The Straits Times Index came close to falling below 2,300 as it touched an intra-day low of 2,303.9. This is the lowest level since 2,258.72 in July 2009, according to investing.com.
The index closed down 4.73 per cent at 2,311, with 448 losers compared with 116 winners.
“We’re in this phase where investors are just looking to liquidate,” said Prashant Newnaha, senior interest rate strategist at TD Securities in Singapore.
Seoul tanked more than 8 per cent, Sydney lost more than 3 per cent and Tokyo and Shanghai ended down 1 per cent each. Hong Kong was 2.6 per cent off, while Taipei and Jakarta crumbled more than 5 percent.

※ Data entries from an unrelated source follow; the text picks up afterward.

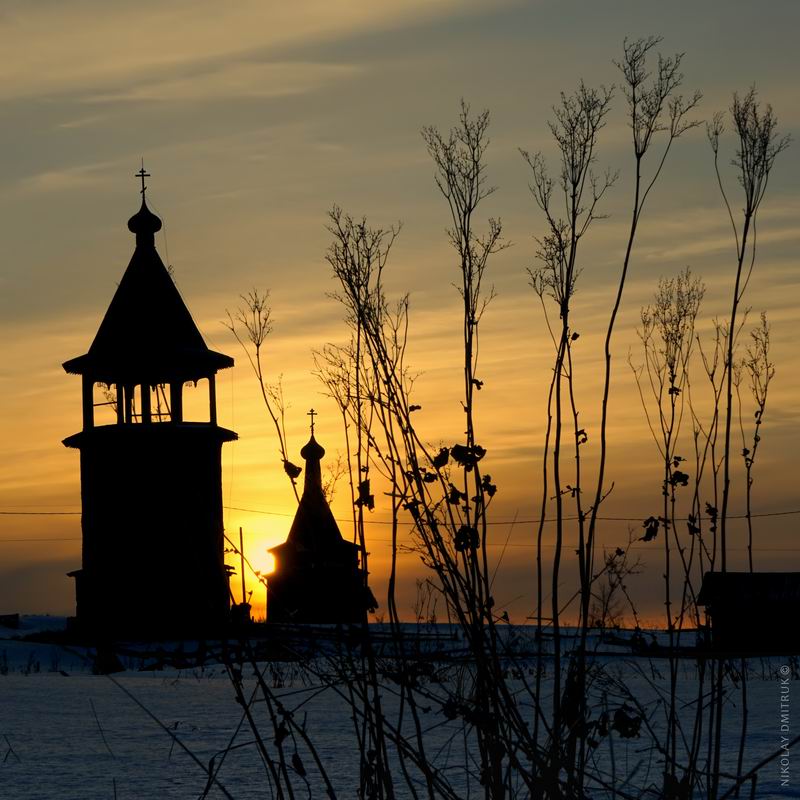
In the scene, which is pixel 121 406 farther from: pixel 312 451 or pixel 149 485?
pixel 312 451

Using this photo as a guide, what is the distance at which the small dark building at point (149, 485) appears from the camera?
23.7 m

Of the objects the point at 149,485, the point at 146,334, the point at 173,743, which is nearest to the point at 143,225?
the point at 146,334

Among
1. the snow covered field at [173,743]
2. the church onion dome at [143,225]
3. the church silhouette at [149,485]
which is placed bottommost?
the snow covered field at [173,743]

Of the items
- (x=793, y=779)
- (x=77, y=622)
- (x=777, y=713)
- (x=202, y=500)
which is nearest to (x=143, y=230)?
(x=202, y=500)

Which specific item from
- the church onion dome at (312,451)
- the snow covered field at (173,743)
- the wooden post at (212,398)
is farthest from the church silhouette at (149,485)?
the snow covered field at (173,743)

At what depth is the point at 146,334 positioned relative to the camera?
24094 millimetres

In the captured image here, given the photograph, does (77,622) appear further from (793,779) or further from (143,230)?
(793,779)

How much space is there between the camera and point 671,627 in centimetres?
354

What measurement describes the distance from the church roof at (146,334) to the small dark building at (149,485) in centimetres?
3

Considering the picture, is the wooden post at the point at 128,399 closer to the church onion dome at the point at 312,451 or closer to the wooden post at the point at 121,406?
the wooden post at the point at 121,406

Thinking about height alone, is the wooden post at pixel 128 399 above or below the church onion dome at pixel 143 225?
below

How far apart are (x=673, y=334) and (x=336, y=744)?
330 cm

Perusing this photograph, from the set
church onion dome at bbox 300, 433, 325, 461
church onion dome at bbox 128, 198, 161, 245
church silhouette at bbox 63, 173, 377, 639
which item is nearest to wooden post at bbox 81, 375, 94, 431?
church silhouette at bbox 63, 173, 377, 639

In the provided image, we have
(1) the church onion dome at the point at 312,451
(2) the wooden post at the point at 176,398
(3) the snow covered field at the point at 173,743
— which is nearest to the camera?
(3) the snow covered field at the point at 173,743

The sharp losses were in tandem with a surge in the dollar as investors scrambled for cash to pay debts or just stash away.

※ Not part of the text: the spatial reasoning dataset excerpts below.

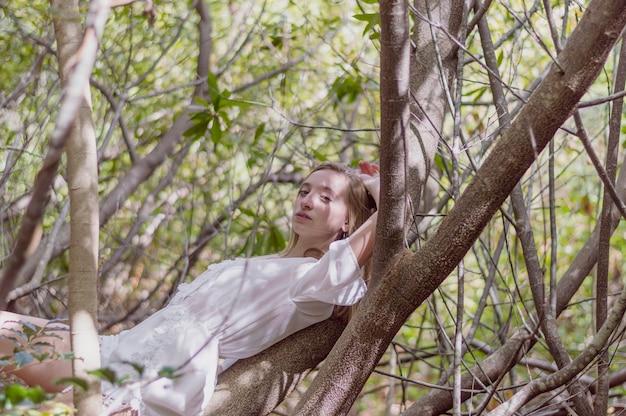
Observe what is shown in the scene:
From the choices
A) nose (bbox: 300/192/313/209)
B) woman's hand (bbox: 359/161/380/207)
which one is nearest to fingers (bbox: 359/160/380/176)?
woman's hand (bbox: 359/161/380/207)

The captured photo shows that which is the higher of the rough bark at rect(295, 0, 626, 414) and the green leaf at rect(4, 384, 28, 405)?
the rough bark at rect(295, 0, 626, 414)

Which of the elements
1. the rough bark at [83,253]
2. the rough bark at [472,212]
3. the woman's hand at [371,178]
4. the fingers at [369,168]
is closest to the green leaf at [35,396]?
the rough bark at [83,253]

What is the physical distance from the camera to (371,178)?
2201 mm

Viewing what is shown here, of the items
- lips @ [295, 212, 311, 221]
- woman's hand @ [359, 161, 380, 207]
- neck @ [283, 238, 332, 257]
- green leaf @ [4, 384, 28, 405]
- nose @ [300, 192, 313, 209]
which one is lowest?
green leaf @ [4, 384, 28, 405]

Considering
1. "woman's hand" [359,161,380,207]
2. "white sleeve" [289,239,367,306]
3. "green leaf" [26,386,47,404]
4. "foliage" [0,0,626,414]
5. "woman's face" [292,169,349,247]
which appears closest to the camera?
"green leaf" [26,386,47,404]

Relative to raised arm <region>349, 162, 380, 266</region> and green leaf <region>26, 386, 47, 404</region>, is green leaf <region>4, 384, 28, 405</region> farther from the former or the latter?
raised arm <region>349, 162, 380, 266</region>

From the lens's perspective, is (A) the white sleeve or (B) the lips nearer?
(A) the white sleeve

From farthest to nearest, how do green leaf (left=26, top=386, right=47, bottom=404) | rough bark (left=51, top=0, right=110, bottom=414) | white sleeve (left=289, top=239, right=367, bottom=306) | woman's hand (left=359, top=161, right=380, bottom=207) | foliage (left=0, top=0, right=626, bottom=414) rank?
foliage (left=0, top=0, right=626, bottom=414) → woman's hand (left=359, top=161, right=380, bottom=207) → white sleeve (left=289, top=239, right=367, bottom=306) → rough bark (left=51, top=0, right=110, bottom=414) → green leaf (left=26, top=386, right=47, bottom=404)

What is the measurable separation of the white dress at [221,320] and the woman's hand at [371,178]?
0.27 m

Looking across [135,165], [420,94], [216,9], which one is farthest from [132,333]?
[216,9]

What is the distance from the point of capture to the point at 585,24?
→ 1207 millimetres

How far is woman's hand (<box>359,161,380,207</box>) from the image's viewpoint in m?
2.13

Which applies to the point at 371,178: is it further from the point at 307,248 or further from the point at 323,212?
the point at 307,248

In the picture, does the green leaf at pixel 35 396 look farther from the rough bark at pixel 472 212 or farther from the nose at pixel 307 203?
the nose at pixel 307 203
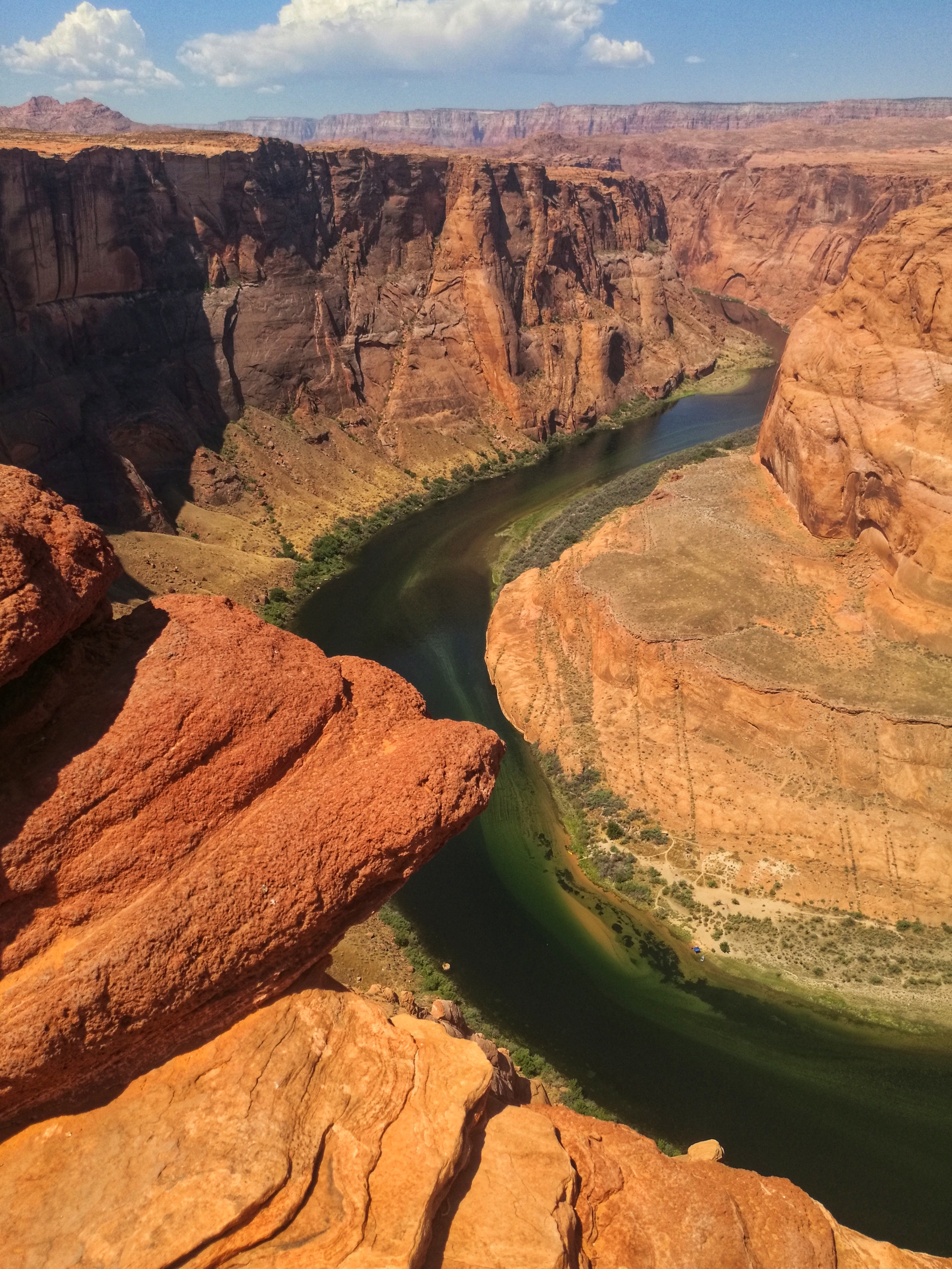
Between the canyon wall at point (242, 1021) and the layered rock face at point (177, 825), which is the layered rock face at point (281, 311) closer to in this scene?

The US dollar hit a 10-year high against the Singapore dollar at 1.4547.
The latest rout in Asia followed another day of carnage on Wall Street, where the Dow ended down more than 6 per cent and below 20,000 for the first time since 2017 as traders feared that the spiralling pandemic could tip the world into a severe and long-lasting recession.
“There’s no buyers, there’s not much liquidity and everyone is just getting out,” said Chris Weston, head of research at Melbourne brokerage Pepperstone.
The sell-off followed an attempt at stabilising in morning trade, with an ECB pledge to buy 750 billion euro (US$820 billion) in bonds through 2020 offering some support.
In the afternoon the US Federal Reserve promised a liquidity facility for money market mutual funds, while the Bank of Japan made two unscheduled bond purchases totalling 1.3 trillion yen (US$12 billion).
The Reserve Bank of Australia also cut interest rates to a record-low 0.25 per cent and announced a historic foray into quantitative easing.
But as with previous massive stimulus measures already announced by central banks around the world, it offered little salve to dire sentiment.
“I’d say the market is uninvestable at this point,” said Daniel Cuthbertson, managing director at Value Point Asset Management in Sydney. “Until we get a containment of global contractions, the market is just going to be directionless.”
DBS said on Thursday that a recession in Singapore is “inevitable”.
“A recession in Singapore appears inevitable and we have revised our full year GDP growth forecast for 2020 to -0.5 per cent to reflect the recession scenario,” said DBS economist Irvin Seah. DBS’s prior estimate was for the economy to grow 0.9 per cent.
The government has already signalled a chance of a recession this year and cut its growth forecasts.